TL;DR
This paper introduces Vicinal and Categorical Domain Adaptation (ViCatDA), a novel method that enhances domain and category alignment by using vicinal domains and joint classifiers, achieving state-of-the-art results.
Contribution
It proposes a new vicinal domain concept and joint category-domain classifier with novel adversarial losses for improved domain adaptation performance.
Findings
Achieves state-of-the-art results on benchmark datasets.
Effectively aligns category and domain distributions.

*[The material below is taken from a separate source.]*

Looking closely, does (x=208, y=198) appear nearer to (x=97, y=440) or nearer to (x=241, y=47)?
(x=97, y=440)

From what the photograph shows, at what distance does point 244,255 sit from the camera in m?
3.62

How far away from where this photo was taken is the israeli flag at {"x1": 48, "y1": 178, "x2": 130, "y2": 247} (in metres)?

Improves target discrimination recovery.
Abstract
Unsupervised domain adaptation aims to learn a task classifier that performs well on the unlabeled target domain, by utilizing the labeled source domain. Inspiring results have been acquired by learning domain-invariant deep features via domain-adversarial training. However, its parallel design of task and domain classifiers limits the ability to achieve a finer category-level domain alignment. To promote categorical domain adaptation (CatDA), based on a joint category-domain classifier, we propose novel losses of adversarial training at both domain and category levels. Since the joint classifier can be regarded as a concatenation of individual task classifiers respectively for the two domains, our design principle is to enforce consistency of category predictions between the two task classifiers. Moreover, we propose a concept of vicinal domains whose instances are produced by a convex…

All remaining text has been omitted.